The program's funding rose 50 percent between fiscal 1996 and fiscal 2001, to $48.8 million -- equal to about 11 percent of the agency's budget. But the General Accounting Office has issued a report critical of the program.
- It found that even as funding was increasing, the program in a dozen states made fewer visits and identified fewer workplace hazards.
- Nationwide, the number of consultation visits rose 2 percent to 26,418 and the number of hazards identified fell 9 percent to 171,167.
- Moreover, the GAO said OSHA can't actually show that the consultation program works in reducing job-related injuries and illnesses -- because it doesn't collect follow-up data after its visits to determine whether its advice lowered injuries and illnesses.

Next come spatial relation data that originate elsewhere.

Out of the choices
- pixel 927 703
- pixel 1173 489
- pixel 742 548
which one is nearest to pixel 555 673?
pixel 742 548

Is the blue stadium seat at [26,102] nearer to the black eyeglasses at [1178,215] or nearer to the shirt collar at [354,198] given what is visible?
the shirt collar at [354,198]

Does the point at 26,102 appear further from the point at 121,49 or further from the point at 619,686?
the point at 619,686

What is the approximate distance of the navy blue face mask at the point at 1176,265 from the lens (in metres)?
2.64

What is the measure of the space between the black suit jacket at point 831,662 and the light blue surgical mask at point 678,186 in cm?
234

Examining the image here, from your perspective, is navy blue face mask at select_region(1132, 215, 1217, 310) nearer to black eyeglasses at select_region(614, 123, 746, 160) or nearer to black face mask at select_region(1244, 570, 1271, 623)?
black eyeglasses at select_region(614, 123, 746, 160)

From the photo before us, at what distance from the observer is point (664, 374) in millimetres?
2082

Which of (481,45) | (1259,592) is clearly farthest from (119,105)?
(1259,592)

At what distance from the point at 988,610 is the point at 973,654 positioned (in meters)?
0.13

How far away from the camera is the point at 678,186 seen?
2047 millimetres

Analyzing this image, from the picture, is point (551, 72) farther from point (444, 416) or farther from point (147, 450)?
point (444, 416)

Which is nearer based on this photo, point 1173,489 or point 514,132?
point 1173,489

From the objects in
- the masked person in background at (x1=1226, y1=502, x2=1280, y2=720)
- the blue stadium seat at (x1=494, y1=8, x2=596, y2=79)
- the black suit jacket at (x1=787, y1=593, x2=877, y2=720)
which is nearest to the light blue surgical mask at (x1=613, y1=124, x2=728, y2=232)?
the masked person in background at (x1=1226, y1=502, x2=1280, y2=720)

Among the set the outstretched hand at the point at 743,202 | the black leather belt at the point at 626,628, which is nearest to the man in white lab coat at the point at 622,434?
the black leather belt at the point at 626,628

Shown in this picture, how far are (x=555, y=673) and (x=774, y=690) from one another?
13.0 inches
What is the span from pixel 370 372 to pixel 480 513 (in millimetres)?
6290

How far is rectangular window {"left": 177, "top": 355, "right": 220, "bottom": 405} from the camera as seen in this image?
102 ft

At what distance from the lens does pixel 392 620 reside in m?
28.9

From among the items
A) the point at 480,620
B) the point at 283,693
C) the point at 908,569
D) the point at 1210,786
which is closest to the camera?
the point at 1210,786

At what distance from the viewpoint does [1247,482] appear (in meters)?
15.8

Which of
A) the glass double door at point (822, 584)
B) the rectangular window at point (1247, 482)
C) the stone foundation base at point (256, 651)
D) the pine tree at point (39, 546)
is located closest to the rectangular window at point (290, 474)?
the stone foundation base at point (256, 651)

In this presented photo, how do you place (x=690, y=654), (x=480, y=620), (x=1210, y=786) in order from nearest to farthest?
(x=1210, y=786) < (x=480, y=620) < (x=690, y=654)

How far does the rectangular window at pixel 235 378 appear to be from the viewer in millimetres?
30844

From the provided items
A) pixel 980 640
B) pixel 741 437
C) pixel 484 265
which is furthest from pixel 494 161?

- Various state agencies or universities actually run the program -- with OSHA typically providing 90 percent of the funding and states contributing 10 percent.
Small companies frequently request a visit when they have heard -- often through industry associations -- that they might face a more onerous OSHA inspection.
Source: Jeff Bailey, "GAO Criticizes OSHA's Program for Small Business," Wall Street Journal, October 30, 2001; "OSHA Should Strengthen the Management of Its Consultation Program," GAO-02-60, October 2001, General Accounting Office.